DESCRIPTION OF THE TASK:
Please copy exactly the lines from the one containing "Міндеті: Қысқа тұйықталу" to the end of the entries, both included, and nothing else. Omit every picture.

INPUT DATA:
+++

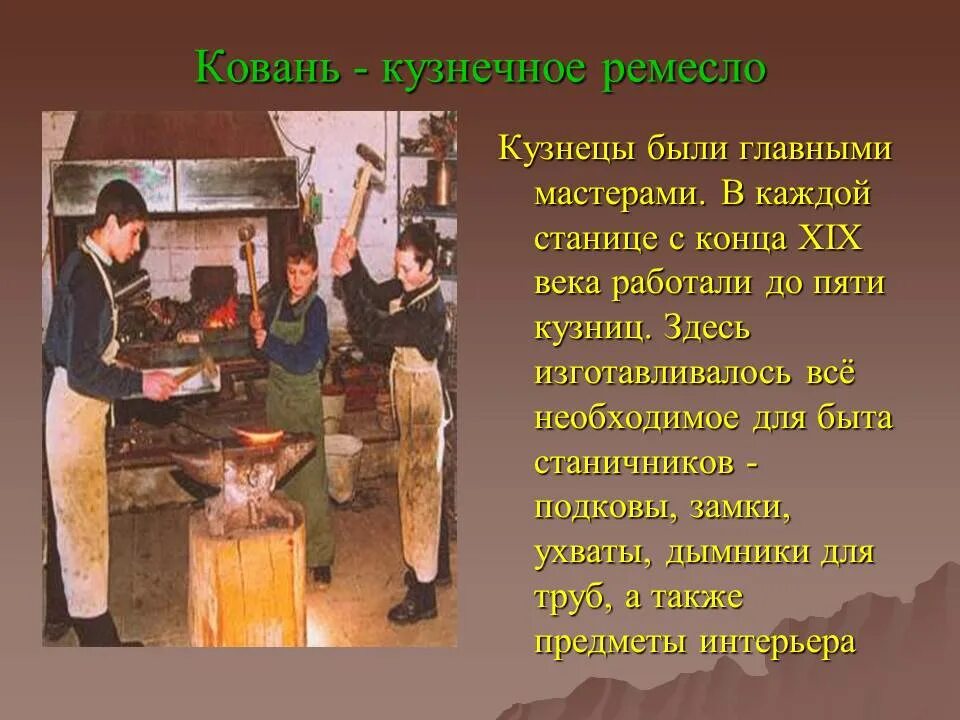 Ковань - кузнечное ремесло

Кузнецы были главными мастерами. В каждой станице с конца XIX века работали до пяти кузниц. Здесь изготавливалось всё необходимое для быта станичников - подковы, замки, ухваты, дымники для труб, а также предметы интерьера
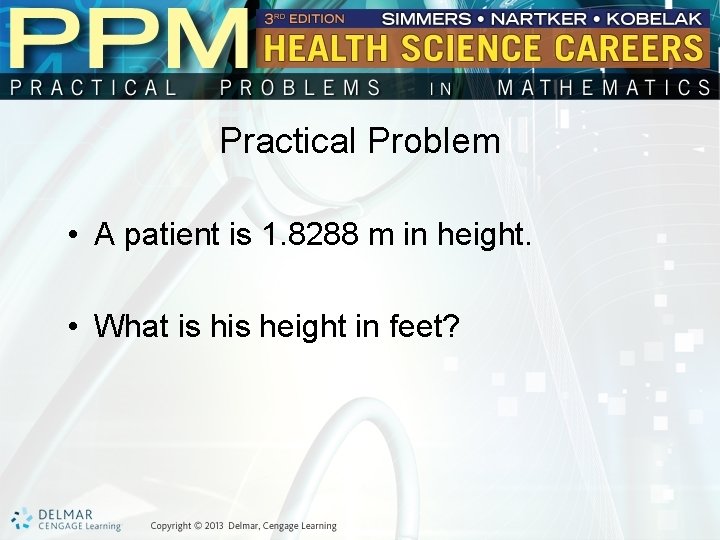 PPM
3RD EDITION
SIMMERS • NARTKER • KOBELAK
HEALTH SCIENCE CAREERS
PRACTICAL PROBLEMS IN MATHEMATICS

Practical Problem

• A patient is 1.8288 m in height.

• What is his height in feet?

DELMAR
CENGAGE Learning

Copyright © 2013 Delmar, Cengage Learning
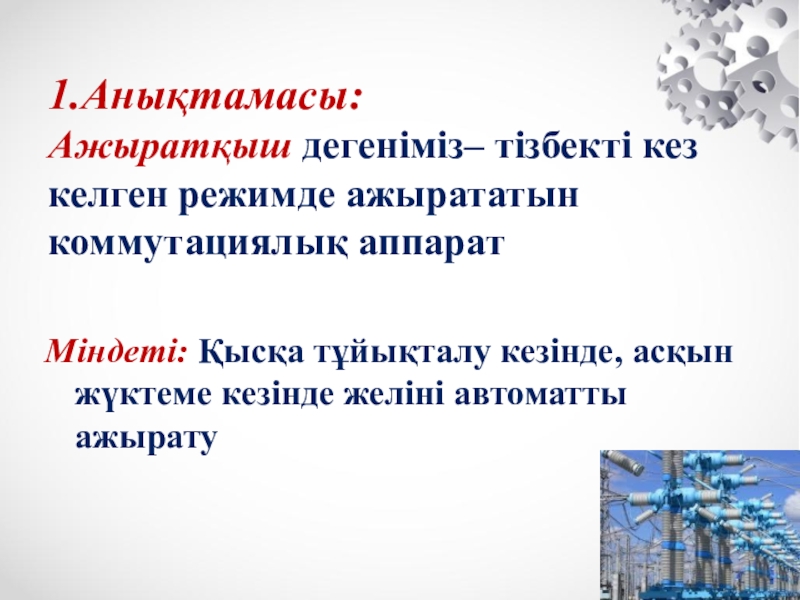 1.Анықтамасы:
Ажыратқыш дегеніміз– тізбекті кез келген режимде ажырататын коммутациялық аппарат

Міндеті: Қысқа тұйықталу кезінде, асқын жүктеме кезінде желіні автоматты ажырату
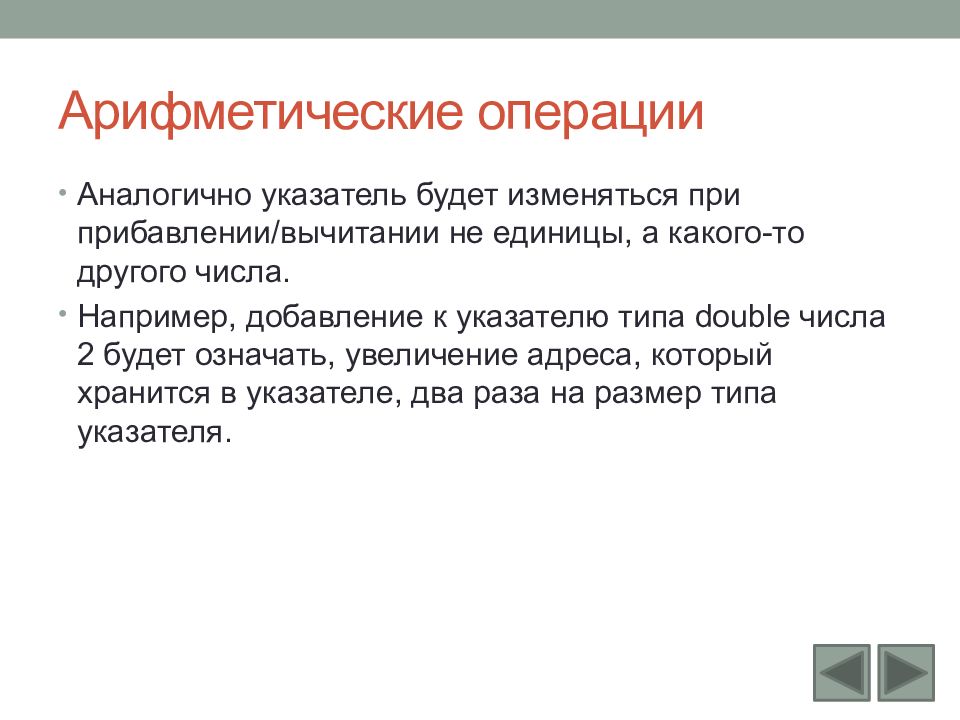 Арифметические операции

• Аналогично указатель будет изменяться при прибавлении/вычитании не единицы, а какого-то другого числа.

• Например, добавление к указателю типа double числа 2 будет означать, увеличение адреса, который хранится в указателе, два раза на размер типа указателя.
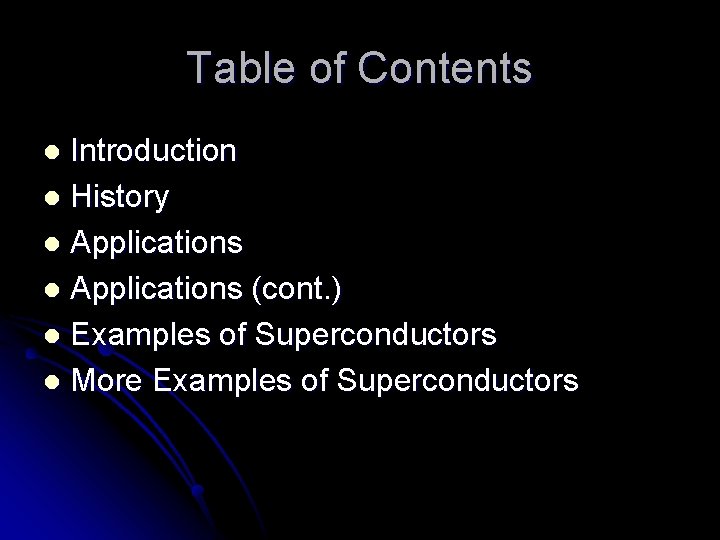 Table of Contents

- Introduction
- History
- Applications
- Applications (cont.)
- Examples of Superconductors
- More Examples of Superconductors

+++

REPLY:
Міндеті: Қысқа тұйықталу кезінде, асқын жүктеме кезінде желіні автоматты ажырату
 Арифметические операции

• Аналогично указатель будет изменяться при прибавлении/вычитании не единицы, а какого-то другого числа.

• Например, добавление к указателю типа double числа 2 будет означать, увеличение адреса, который хранится в указателе, два раза на размер типа указателя.
 Table of Contents

- Introduction
- History
- Applications
- Applications (cont.)
- Examples of Superconductors
- More Examples of Superconductors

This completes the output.